Adding docs covering the manual failover process

davissp14 · davissp14 · commit 6b08d8a2b545 · 2023-02-15T14:44:36.000-06:00
diff --git a/docs/manual_failovers.md b/docs/manual_failovers.md
@@ -0,0 +1,87 @@
+# Manual failover
+
+While automatic failures are already baked-in, there may be times where a manually issued failover is necessary.

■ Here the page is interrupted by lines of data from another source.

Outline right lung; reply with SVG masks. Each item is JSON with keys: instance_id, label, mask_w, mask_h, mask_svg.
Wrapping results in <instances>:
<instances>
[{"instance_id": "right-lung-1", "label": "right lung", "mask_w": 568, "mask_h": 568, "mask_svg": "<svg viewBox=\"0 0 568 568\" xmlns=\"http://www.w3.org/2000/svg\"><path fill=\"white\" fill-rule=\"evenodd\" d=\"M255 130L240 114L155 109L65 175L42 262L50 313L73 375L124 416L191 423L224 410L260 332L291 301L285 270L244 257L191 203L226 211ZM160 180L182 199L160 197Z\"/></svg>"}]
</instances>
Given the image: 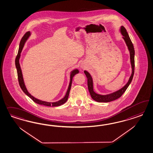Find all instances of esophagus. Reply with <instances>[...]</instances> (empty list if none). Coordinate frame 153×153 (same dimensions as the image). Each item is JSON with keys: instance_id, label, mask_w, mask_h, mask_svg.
I'll list each match as a JSON object with an SVG mask.
<instances>
[{"instance_id": "1", "label": "esophagus", "mask_w": 153, "mask_h": 153, "mask_svg": "<svg viewBox=\"0 0 153 153\" xmlns=\"http://www.w3.org/2000/svg\"><path fill=\"white\" fill-rule=\"evenodd\" d=\"M85 67H84V65H81V68H83Z\"/></svg>"}]
</instances>
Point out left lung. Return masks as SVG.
<instances>
[{"label":"left lung","instance_id":"8db88e82","mask_svg":"<svg viewBox=\"0 0 153 153\" xmlns=\"http://www.w3.org/2000/svg\"><path fill=\"white\" fill-rule=\"evenodd\" d=\"M120 31L122 35L123 36V39L125 42L128 48V49L130 52V63L131 65L132 68V73L131 74L128 82L122 88L119 89L118 90L114 91L113 93L108 94L106 95H101L95 93L94 91V86H93V79L91 74L87 71H84V73L86 74L88 79V91L90 94V95L93 100L97 102H108L115 100L116 99L120 97L122 94L125 92L126 89L128 88L130 83L131 82L134 74V45L130 39V36L127 32L125 28L123 26H120Z\"/></svg>","mask_w":153,"mask_h":153}]
</instances>
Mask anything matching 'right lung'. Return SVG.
<instances>
[{"label":"right lung","mask_w":153,"mask_h":153,"mask_svg":"<svg viewBox=\"0 0 153 153\" xmlns=\"http://www.w3.org/2000/svg\"><path fill=\"white\" fill-rule=\"evenodd\" d=\"M31 32L28 31L27 33H26L23 37L22 38L20 43H19V52H18V54L16 56V60H15V64H16V67L17 69V74H18V79H19V86L21 87V89L22 90L24 93L27 95L28 97H30L33 101L35 102L36 103L42 105H45V106H48V107H58V106H60L61 105L63 104L65 102H67V100H68V97L70 94V90L71 88V85H72V79L73 77H74L75 74H79V71L78 69H74L72 71H71L70 72V81L69 83V86L67 89V91L66 92V94L65 95V97H63L62 99H60L59 100L56 102H48L45 101H42V100L38 99L37 98L34 97L28 91L27 89L26 88V86L25 85V83L24 82V79H23V74L22 72V70L20 67V64H19V59L21 57V53L22 52V51L23 49V46L25 44V42L31 36Z\"/></svg>","instance_id":"add662e5"}]
</instances>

The steps to perform a manual failover are listed below:
+
+**Note: The promotion candidate must reside within your PRIMARY_REGION.**
+
+1. Connect to the Machine you wish to promote
+```
+fly ssh console -s <app-name>
+```
+
+2. Confirm the member is healthy.
+```
+# Switch to the postgres user and move to the home directory.
+su postgres
+cd ~
+
+# Verify member is healthy
+repmgr node check
+
+Node "fdaa:0:2e26:a7b:7d17:9b36:6e4b:2":
+	Server role: OK (node is standby)
+	Replication lag: OK (0 seconds)
+	WAL archiving: OK (0 pending archive ready files)
+	Upstream connection: OK (node "fdaa:0:2e26:a7b:7d17:9b36:6e4b:2" (ID: 1375486377) is attached to expected upstream node "fdaa:0:2e26:a7b:c850:86cf:b175:2" (ID: 1177616922))
+	Downstream servers: OK (this node has no downstream nodes)
+	Replication slots: OK (node has no physical replication slots)
+	Missing physical replication slots: OK (node has no missing physical replication slots)
+	Configured data directory: OK (configured "data_directory" is "/data/postgresql")
+
+```
+
+2. Stop the Machine running as primary
+Open up a separate terminal and stop the Machine running `primary`.
+
+```
+# Identify the primary
+fly status --app <app-name>
+
+ID            	STATE  	ROLE   	REGION	HEALTH CHECKS     	IMAGE                                           	CREATED             	UPDATED
+6e8226ec711087	started	replica	lax   	3 total, 3 passing	davissp14/postgres-flex:recovery-fix-00 (custom)	2023-02-15T20:20:51Z	2023-02-15T20:21:10Z
+6e82931b729087	started	primary	lax   	3 total, 3 passing	davissp14/postgres-flex:recovery-fix-00 (custom)	2023-02-15T20:19:58Z	2023-02-15T20:20:18Z
+9185957f411683	started	replica	lax   	3 total, 3 passing	davissp14/postgres-flex:recovery-fix-00 (custom)	2023-02-15T20:20:24Z	2023-02-15T20:20:45Z
+
+
+fly machines stop 6e82931b729087 --app <app-name>
+```
+
+3. Run the standby promotion command
+Go back to the first terminal you opened that's connected to your promotion candidate.
+
+**WARNING: It's important that you specify `--siblings-follow`, otherwise any other standbys will not be reconfigured to follow the new primary.**
+```
+# Issue a dry-run to ensure our candidate is eligible for promotion.
+repmgr standby promote --siblings-follow --dry-run
+
+INFO: node is a standby
+INFO: no active primary server found in this replication cluster
+INFO: all sibling nodes are reachable via SSH
+INFO: 1 walsenders required, 10 available
+INFO: 1 replication slots required, 10 available
+INFO: node will be promoted using the "pg_promote()" function
+INFO: prerequisites for executing STANDBY PROMOTE are met
+```
+
+If everything looks good, go ahead and re-run the command without the `--dry-run` argument.
+```
+repmgr standby promote --siblings-follow
+
+NOTICE: promoting standby to primary
+DETAIL: promoting server "fdaa:0:2e26:a7b:7d17:9b36:6e4b:2" (ID: 1375486377) using pg_promote()
+NOTICE: waiting up to 60 seconds (parameter "promote_check_timeout") for promotion to complete
+NOTICE: STANDBY PROMOTE successful
+DETAIL: server "fdaa:0:2e26:a7b:7d17:9b36:6e4b:2" (ID: 1375486377) was successfully promoted to primary
+INFO: executing notification command for event "standby_promote"
+DETAIL: command is:
+  /usr/local/bin/event_handler -node-id 1375486377 -event standby_promote -success 1 -details "server \"fdaa:0:2e26:a7b:7d17:9b36:6e4b:2\" (ID: 1375486377) was successfully promoted to primary" -new-node-id ''
+NOTICE: executing STANDBY FOLLOW on 1 of 1 siblings
+INFO: STANDBY FOLLOW successfully executed on all reachable sibling nodes
+```
+
+4. Start the Machine that was previously operating as Primary
+```
+fly machines start 6e82931b729087 --app <app-name>
+```
+
+The primary will come back up and recognizing that it's no longer the true primary and will rejoin the cluster as a standby.